I am sure there are other nations in this gray area that I overlooked- who may have symbolic assemblies (and kangaroo courts) with military juntas or obligarchies or some dictator pulling the real strings of power. 

If you want someone  TO KICK OUT, then kick out North Korea and give Kim Jong Il's diplomats the boot!


----------



## 1feral1 (17 Dec 2006)

evolutionrules said:
			
		

> There is absolutely no way to think that the people of Iraq are better off today then with Saddam.  In every category they are worse off today.  Less running water, electriciity, law and order, safety etc.  Say what you will about the UN but USA screwed up Iraq.  Big time. And they are going to have to leave and it will eventually become split between the 3 ethnic groups which will lead to a bigger Iran, a Kurrdish war with Turkey, and a disgruntled Sunni minority.



Been to Baghdad lately or just listening to some media source?

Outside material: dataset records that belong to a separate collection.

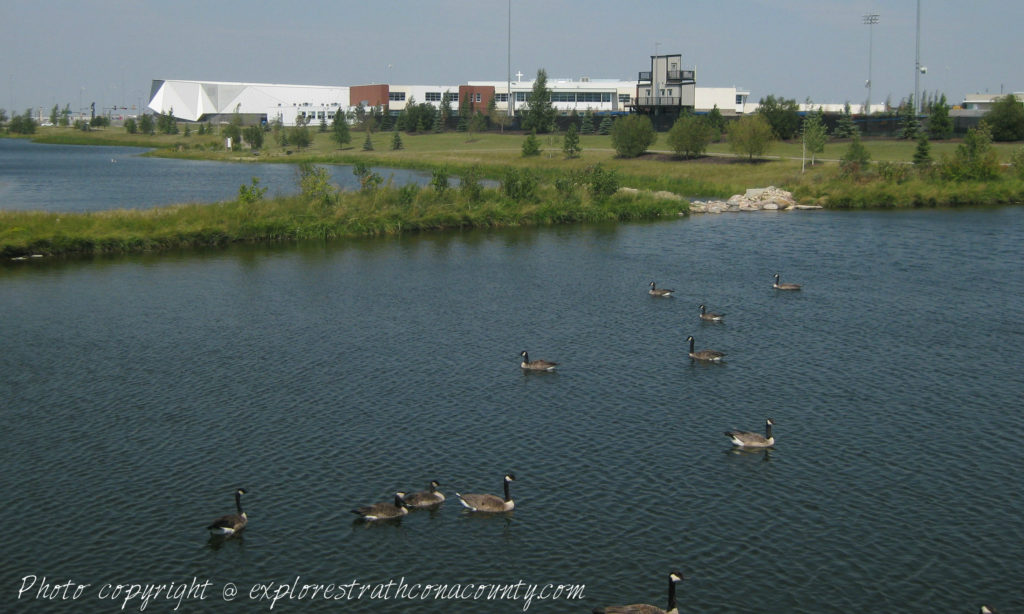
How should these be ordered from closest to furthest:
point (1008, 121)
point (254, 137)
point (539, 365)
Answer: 1. point (539, 365)
2. point (1008, 121)
3. point (254, 137)

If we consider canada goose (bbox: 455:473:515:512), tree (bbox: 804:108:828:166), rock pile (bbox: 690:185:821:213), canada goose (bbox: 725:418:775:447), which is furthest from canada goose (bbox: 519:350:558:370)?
tree (bbox: 804:108:828:166)

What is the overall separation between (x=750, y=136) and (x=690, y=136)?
24.1 feet

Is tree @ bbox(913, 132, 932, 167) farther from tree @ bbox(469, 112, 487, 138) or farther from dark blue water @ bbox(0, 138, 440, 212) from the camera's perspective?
tree @ bbox(469, 112, 487, 138)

Another SME has surfaced on the scene.

The US will NOT be leaving, thats assured. Okay, one day yes, but not for a long time. Forget about 2008! The west will NOT leave this place not even half baked. Leaving would create a huge power vacuum, and things would be much worse for the west (not just the USA) in time, if the whole country radicalised from shiite Irainian influence. Iran is going to be a bigger problem for us, and you!

Running water, all the time here, and for a long time its never quit here. Coalition Forces are obviously encouraged to drink bottled water, but many brush our teeth with it, and wash in it. Overall its good water. 

Electricity outages, I've had more power failures in my home town in the same time period I have been here. Its pretty much the same in any major urban area, and the country areas, many places have never had power, so nothing changes.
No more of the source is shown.